#### [Instructions for the task]
In the MasterChef France article below, rewrite the paragraph beginning "MasterChef France is a French television series" as a short bulleted list that keeps its main facts.

= MasterChef France =

French television series

MasterChef France is a French television series broadcast on TF1 in France. It premiered on August 19, 2010. It is produced by Shine France and has run for four seasons and the first part of the fifth season on TF1. It was moved to NT1 for the last part of the fifth season before being canceled. The original presenter, Carole Rousseau, was controversially removed from the programme in 2013.

Michel Roux Jr, a judge in the original British series, has stated that he believes the British MasterChef should be more ambitious and emulate some of the content of the French version. The series was revived on France 2 in September 2022.

==Plot==
A large number of amateur chefs compete in the MasterChef France kitchen to impress three judges in order to become the MasterChef France winner.

== Series overview ==

| Season | Contestants | Episodes |  | Originally released |  | Winner | Runner(s)-up |
| First released | Last released |
| 1 | 20 | 12 |  | August 19, 2010 | November 4, 2010 | Anne Alassane | Marine Crousnillon |
| 2 | 21 | 12 |  | August 18, 2011 | November 3, 2011 | Élisabeth Biscarrat | Xavier Malandran |
| 3 | 19 | 12 |  | August 23, 2012 | November 8, 2012 | Ludovic Dumont | Pierre Lefebvre |
| 4 | 18 | 12 |  | September 20, 2013 | December 20, 2013 | Marc Boissieux | Marie-Hélène Metu |
| 5 | 12 | 8 |  | June 25, 2015 | September 3, 2015 | Khanh-Ly Huynh | Philippe Jacquin |
| 6 | 18 | 6 |  | August 23, 2022 | September 27, 2022 | Marc-Amaury Legrand | Clara Galand |

==Seasons==
===Season 1 (2010)===
The first season ran from August 19 to November 4, 2010.

#### [Source data]
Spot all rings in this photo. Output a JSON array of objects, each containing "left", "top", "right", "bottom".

...

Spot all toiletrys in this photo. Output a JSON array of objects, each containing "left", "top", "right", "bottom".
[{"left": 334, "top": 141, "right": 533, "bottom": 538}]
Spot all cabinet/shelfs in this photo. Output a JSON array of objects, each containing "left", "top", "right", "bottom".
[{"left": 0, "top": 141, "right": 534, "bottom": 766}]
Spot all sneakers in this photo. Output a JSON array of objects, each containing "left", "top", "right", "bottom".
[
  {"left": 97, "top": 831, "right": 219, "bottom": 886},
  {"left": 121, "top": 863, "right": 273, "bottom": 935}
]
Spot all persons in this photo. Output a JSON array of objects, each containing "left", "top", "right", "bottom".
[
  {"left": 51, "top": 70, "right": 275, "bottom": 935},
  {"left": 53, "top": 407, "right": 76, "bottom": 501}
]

#### [Task solution]
- French television series broadcast on TF1, premiering August 19, 2010
- Produced by Shine France
- Ran on TF1 for four seasons and the first part of the fifth
- Moved to NT1 for the last part of the fifth season, then canceled
- Original presenter Carole Rousseau was controversially removed in 2013